# Exercise directions:
The listing below should be printed exactly, every line of it. Skip the pictures.
— Begin Data supplied —
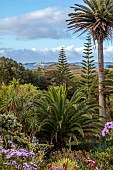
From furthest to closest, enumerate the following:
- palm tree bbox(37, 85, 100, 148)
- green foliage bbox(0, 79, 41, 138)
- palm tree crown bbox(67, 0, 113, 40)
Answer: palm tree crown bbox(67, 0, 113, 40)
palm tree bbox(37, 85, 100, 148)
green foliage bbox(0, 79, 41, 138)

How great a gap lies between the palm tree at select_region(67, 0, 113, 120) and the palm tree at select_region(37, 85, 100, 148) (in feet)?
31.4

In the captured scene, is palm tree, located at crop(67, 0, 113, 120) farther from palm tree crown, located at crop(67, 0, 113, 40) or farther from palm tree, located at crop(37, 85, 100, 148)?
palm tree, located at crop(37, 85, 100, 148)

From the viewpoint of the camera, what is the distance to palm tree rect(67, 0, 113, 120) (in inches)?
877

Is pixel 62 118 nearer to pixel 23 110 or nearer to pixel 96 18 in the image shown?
— End Data supplied —
# Output:
From furthest to closest, enumerate the following:
- palm tree bbox(37, 85, 100, 148)
- green foliage bbox(0, 79, 41, 138)
- palm tree crown bbox(67, 0, 113, 40)
Answer: palm tree crown bbox(67, 0, 113, 40)
palm tree bbox(37, 85, 100, 148)
green foliage bbox(0, 79, 41, 138)

How great a gap lies between the palm tree at select_region(67, 0, 113, 120) and the palm tree at select_region(37, 85, 100, 148) (in feet)?
31.4

In the captured scene, is palm tree, located at crop(67, 0, 113, 120) farther from palm tree crown, located at crop(67, 0, 113, 40) or farther from palm tree, located at crop(37, 85, 100, 148)?
palm tree, located at crop(37, 85, 100, 148)

From the viewpoint of the camera, what is the distance to palm tree rect(67, 0, 113, 120) (in inches)?
877

Is pixel 62 118 nearer to pixel 23 110 or nearer to pixel 96 18 in the image shown?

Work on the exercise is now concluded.